Benefits of Manuka Honey
Manuka honey is great for both people and dogs. It soothes sore throats in people and helps dogs suffering from kennel cough. I am using this great honey for Badger's wound, and you can use it for your cuts and scrapes too. I think this would be a great addition for hikes with your dog because you both can use this instead of packing something for your pup and something for you in the first aid kit. You can also eat it if you are low on sugar. (I am always low on sugar. Not really, but you know me, I like my sugar.)

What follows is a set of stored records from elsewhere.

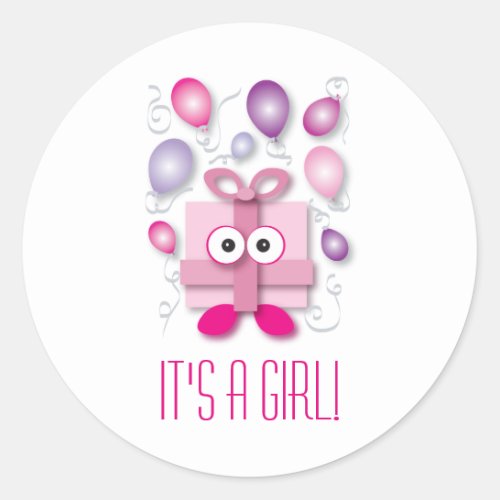 Pink Gift Box Cartoon Gender Reveal Classic Round  Classic Round Sticker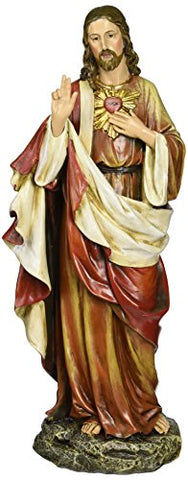 Joseph Studio Sacred Heart Jesus Figure, 10.25"h X 4.25"w X 2.75"d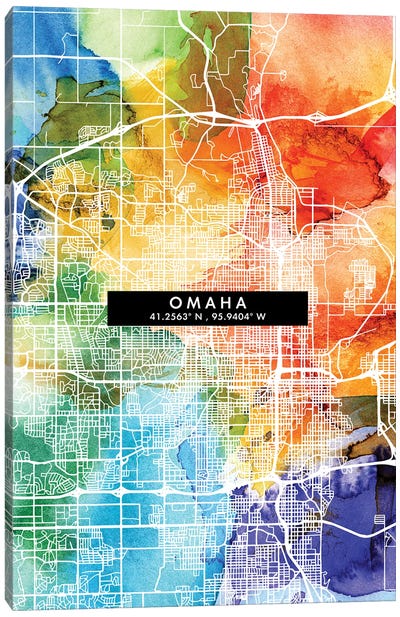 Omaha City Map Colorful Watercolor Style Canvas Art Print - Omaha Art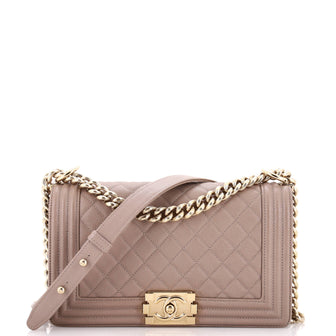 Chanel Boy Flap Bag Quilted Caviar Old Medium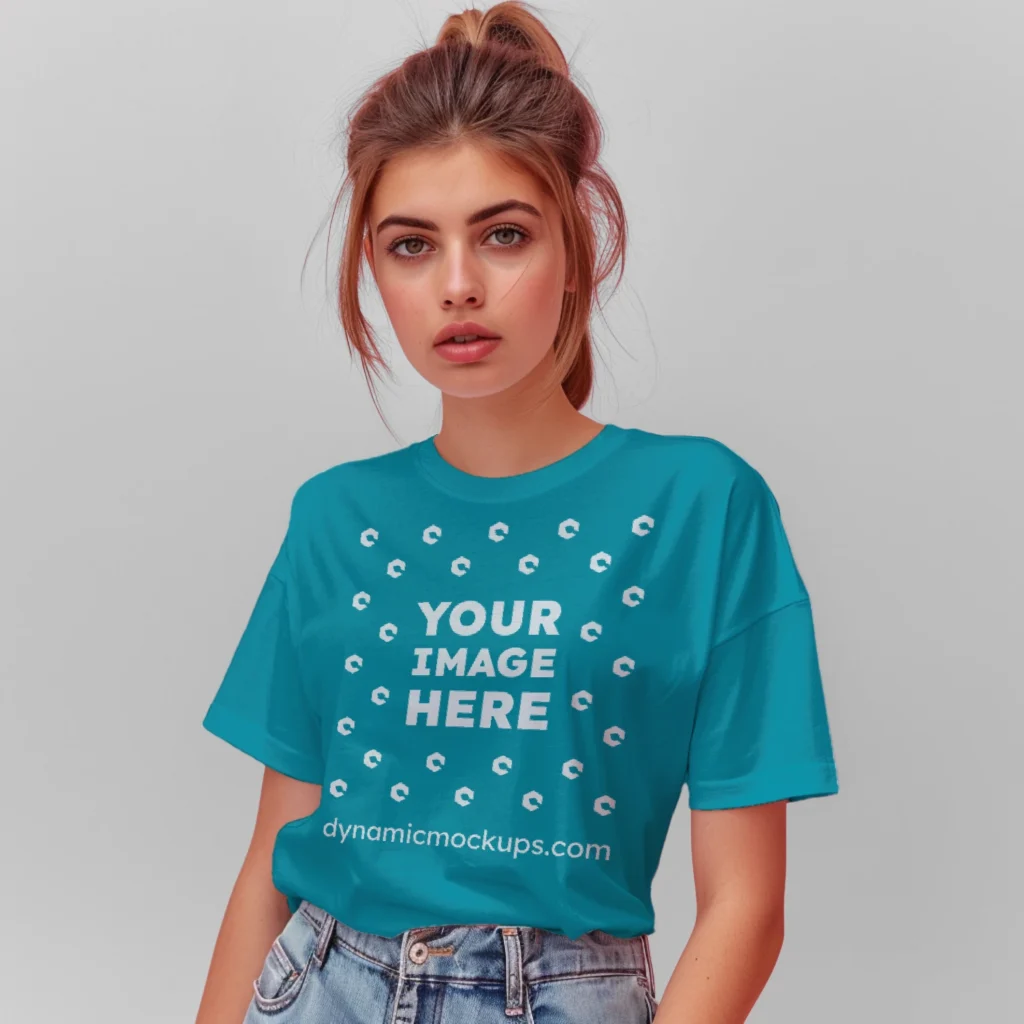 Woman Wearing Teal T-shirt Mockup Front View Template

Manuka honey is such a powerful, simple thing I can not believe I have overlooked it time and time again in the grocery store. I highly suggest reading more about Manuka honey and checking to see if your local store's health section carries it. Thank you to the bees of New Zealand for bringing us such a wonderful, healing, sweet goo. I didn't make the connection at first, but Badger IS a Honey Badger, not just any ole badger.
Badger is Up for Adoption
As a final note, this little three-legged honey Badger needs a home.
He is up for adoption even as we are working on closing the wound. The wound will be nearly, if not completely, healed by the time he is adopted. Get your application in with MustLuvBoxers Rescue. He may have three legs, but this boy is unstoppable. He LOVES fetch and gets along with all dogs and people. Cats are fun to chase if they run, so maybe no cats. He is crate trained and almost fully potty-trained.
If you have questions about this lovable puppy, let me know. I can give you the scoop.
Please email at Stephanie@pawsitiveconnectiondogtraining.com
3 thoughts on “Heal Your Dog with Manuka Honey”
Stephanie, during Hadley’s looooong bout with kennel cough, I DID use honey, but just regular old honey. Wish I’d known about this then. I’m definitely looking up info on it and finding some. Many thanks! You always teach us something new and terrific for our babies.
How do you use Manuka honey? Put it on a wound like a salve? Isn’t it quite messy? And internally? Put it on their food? Is it good for a dog’s digestion?
Great questions! You would apply the honey like you would Neosporin. I then use a non stick pad to cover the area. I specifically use non stick pads because I learned I disturb the tissue that is trying to heal by pulling the bandage on and off to change it. It is important the bandage does not stick to the new tissue. To sum it up, I layer the honey, the non stick padding and then something to hold it onto the pup. When covered with a bandage it is not that messy. I use my finger to apply it. I swipe the honey on the wound and then swipe my finger on the non stick pad because that will get honey on it anyway when I apply it.
Internally, for kennel cough for example, I use a spoon. I scoop a full teaspoon (vary depending on size of dog), and let them lick it off the spoon. I do not put it on their food or dilute with water. I want the goo to coat their throat and soothe going down. The honey would not be good for diabetic pups. You may want to consult your veterinarian if you are concerned.
Of course this is not to replace veterinary care nor am I am I a vet or proclaim to be one. These are just tips I learned from a vet and what I have learned through the rescue pups I help. Please feel free to ask more questions. I am happy to help!